从上面的例子,我们可以知道吴是如何洞察人心,善于理解人物的心理活动的。但他并不以叙述者的身份对此进行分析和介绍,而是更喜欢用纯粹的线描手法,用人物本身的动作和对话来表现,笔法隐晦而深刻。这方面的例子很多。如第五回,燕建生的妃子赵,在王病重时,每晚在正房焚香,哭天喊地,表示愿为王赴死。
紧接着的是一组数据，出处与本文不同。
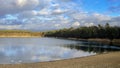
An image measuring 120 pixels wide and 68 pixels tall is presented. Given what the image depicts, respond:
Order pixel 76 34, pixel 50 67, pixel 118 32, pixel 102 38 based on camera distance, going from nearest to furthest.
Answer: pixel 50 67 < pixel 118 32 < pixel 102 38 < pixel 76 34

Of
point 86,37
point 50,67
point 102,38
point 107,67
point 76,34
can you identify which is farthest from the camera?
point 76,34

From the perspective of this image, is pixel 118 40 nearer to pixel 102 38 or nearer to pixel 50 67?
pixel 102 38

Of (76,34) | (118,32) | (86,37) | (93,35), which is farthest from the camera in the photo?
(76,34)

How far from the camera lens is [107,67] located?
890 inches

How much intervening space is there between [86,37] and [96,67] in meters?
149

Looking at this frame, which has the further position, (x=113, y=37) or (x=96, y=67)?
(x=113, y=37)

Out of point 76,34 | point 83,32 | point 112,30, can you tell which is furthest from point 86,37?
Answer: point 112,30

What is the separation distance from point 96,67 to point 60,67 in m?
3.56

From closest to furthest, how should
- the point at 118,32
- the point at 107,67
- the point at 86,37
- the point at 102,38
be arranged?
1. the point at 107,67
2. the point at 118,32
3. the point at 102,38
4. the point at 86,37

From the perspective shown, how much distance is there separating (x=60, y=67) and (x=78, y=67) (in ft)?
5.99

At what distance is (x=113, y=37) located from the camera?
411 ft

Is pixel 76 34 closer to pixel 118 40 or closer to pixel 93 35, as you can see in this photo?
pixel 93 35

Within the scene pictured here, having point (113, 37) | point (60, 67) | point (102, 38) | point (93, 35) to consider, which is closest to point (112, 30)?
point (113, 37)

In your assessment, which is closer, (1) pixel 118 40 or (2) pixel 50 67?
(2) pixel 50 67
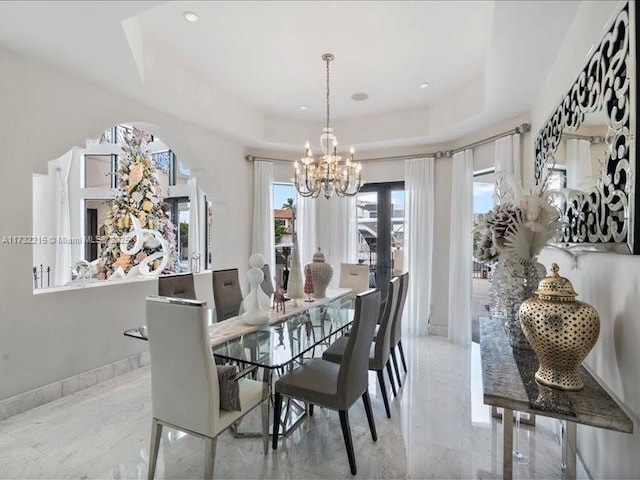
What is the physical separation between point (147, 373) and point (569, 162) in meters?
4.06

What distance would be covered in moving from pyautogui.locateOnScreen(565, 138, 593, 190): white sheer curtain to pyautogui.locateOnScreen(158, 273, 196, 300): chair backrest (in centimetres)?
310

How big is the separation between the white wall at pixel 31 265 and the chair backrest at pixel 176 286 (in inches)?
30.5

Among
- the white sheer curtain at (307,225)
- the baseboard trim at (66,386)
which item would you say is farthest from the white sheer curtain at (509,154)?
the baseboard trim at (66,386)

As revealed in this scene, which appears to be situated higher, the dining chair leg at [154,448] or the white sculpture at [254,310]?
the white sculpture at [254,310]

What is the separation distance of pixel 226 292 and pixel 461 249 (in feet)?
10.1

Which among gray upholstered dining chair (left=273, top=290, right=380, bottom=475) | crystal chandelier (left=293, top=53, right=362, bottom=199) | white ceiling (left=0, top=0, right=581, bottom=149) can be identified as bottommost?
gray upholstered dining chair (left=273, top=290, right=380, bottom=475)

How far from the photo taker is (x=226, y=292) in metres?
3.63

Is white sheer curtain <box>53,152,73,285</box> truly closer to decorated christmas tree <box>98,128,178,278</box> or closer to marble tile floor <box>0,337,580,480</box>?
decorated christmas tree <box>98,128,178,278</box>

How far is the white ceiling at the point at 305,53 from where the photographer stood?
2256mm

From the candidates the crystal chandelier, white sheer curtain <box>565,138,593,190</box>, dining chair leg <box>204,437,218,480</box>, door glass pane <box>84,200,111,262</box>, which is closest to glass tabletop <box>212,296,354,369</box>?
dining chair leg <box>204,437,218,480</box>

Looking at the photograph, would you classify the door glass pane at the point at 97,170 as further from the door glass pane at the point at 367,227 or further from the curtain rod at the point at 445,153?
the door glass pane at the point at 367,227

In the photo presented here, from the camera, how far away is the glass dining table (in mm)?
2141

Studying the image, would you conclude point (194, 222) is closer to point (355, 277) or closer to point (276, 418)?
point (355, 277)

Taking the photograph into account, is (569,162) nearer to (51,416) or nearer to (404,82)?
(404,82)
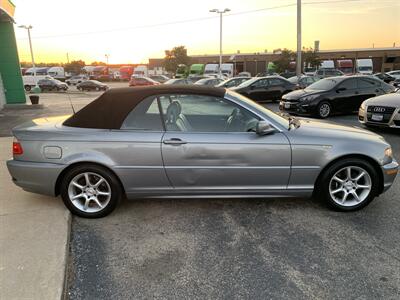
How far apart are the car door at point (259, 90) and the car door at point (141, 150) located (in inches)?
553

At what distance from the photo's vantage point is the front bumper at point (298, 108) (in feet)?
38.0

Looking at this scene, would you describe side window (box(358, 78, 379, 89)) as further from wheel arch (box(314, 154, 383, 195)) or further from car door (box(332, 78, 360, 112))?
wheel arch (box(314, 154, 383, 195))

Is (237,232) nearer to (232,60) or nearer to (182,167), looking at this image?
(182,167)

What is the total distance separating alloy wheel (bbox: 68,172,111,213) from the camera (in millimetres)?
3938

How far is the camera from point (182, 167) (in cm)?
382

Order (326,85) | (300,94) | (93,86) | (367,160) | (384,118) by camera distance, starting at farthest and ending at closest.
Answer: (93,86) → (326,85) → (300,94) → (384,118) → (367,160)

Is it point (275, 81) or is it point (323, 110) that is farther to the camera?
point (275, 81)

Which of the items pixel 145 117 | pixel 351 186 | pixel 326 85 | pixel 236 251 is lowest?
pixel 236 251

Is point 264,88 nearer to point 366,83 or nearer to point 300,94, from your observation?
point 300,94

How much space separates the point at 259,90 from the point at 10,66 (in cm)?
1255

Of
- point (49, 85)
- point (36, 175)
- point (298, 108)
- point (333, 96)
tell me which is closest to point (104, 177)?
point (36, 175)

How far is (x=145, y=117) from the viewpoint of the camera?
392cm

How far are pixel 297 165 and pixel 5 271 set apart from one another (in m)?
3.01

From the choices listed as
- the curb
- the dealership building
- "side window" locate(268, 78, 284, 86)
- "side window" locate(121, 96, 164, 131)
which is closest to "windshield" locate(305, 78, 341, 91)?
"side window" locate(268, 78, 284, 86)
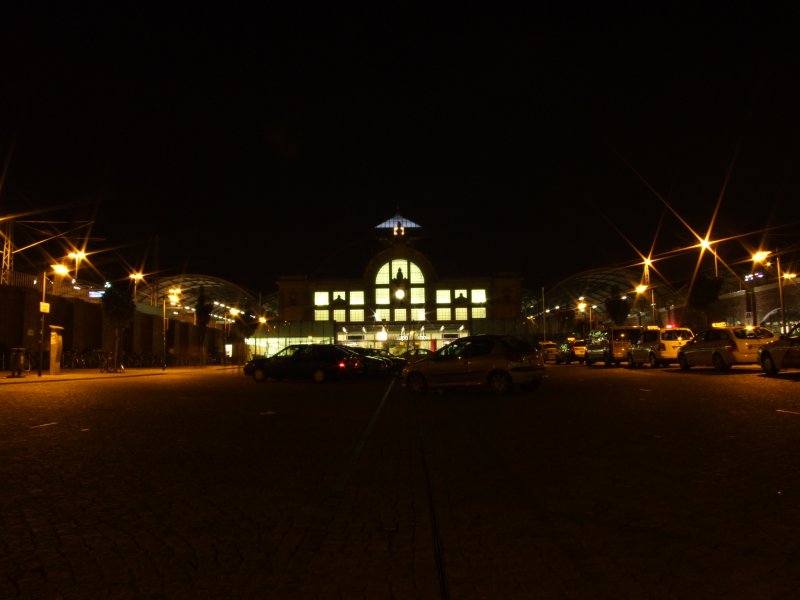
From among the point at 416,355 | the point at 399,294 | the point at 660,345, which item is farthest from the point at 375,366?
the point at 399,294

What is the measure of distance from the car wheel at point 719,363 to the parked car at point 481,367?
996 cm

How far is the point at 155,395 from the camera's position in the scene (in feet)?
59.5

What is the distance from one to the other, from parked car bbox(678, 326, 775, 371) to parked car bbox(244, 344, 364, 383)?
43.1 ft

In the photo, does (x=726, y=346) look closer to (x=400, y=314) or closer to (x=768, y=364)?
(x=768, y=364)

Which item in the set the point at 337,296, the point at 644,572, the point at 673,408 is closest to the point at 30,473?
the point at 644,572

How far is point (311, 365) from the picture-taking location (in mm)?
24906

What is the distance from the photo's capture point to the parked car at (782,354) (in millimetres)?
18797

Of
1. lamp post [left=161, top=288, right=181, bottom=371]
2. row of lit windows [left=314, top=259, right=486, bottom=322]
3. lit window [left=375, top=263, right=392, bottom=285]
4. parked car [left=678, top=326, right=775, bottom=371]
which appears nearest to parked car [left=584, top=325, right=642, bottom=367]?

当王提出一旦她死了,可以帮她做大老婆时,“赵慌忙叫叶进来,把姥姥的话说一遍”,只有一句话写透了赵的心。当然,这也是她在卑微位置上的挣扎。

《儒林外史》的语言是高度精通的白话文,简洁准确,生动传神,累赘成分少,程式化表达少。例如,我第二次写金舟的外貌时:

他戴着一顶旧毡帽,系着一条旧的平纹绸直褶裥,他的右袖已经穿破,座位在他身后。他脚边有一双旧的红色丝绸鞋,脸又黑又瘦,留着白胡子。

简单的几笔,勾勒出一个贫穷的老学校老师的脸。像“老毡帽”,说明他不是读书人,“右袖”先断,说明他经常伏案写作。这些都是笔特别细的地方。而这种例子在小说中随处可见。白话文写得如此精炼,可以和历史悠久的文言文相提并论。

当然,《儒林外史》也有一些不尽人意的地方。如果与后世的《红楼梦》相比,在宏大完整的结构和众多的人物类型上,显然不如《红楼梦》。但《红楼梦》还是有很多“古典”的味道(如其神话象征的哲学内涵,诗词歌赋的运用,宝黛爱情故事的诗意元素等等。),而《儒林外史》朴素、平实、深刻的艺术风格更接近现代小说。鲁迅小说中一些简洁的描写和冷峻的风格,在与儒生的关系中可见一斑。在这一点上,它在中国文学史上有着特殊的地位。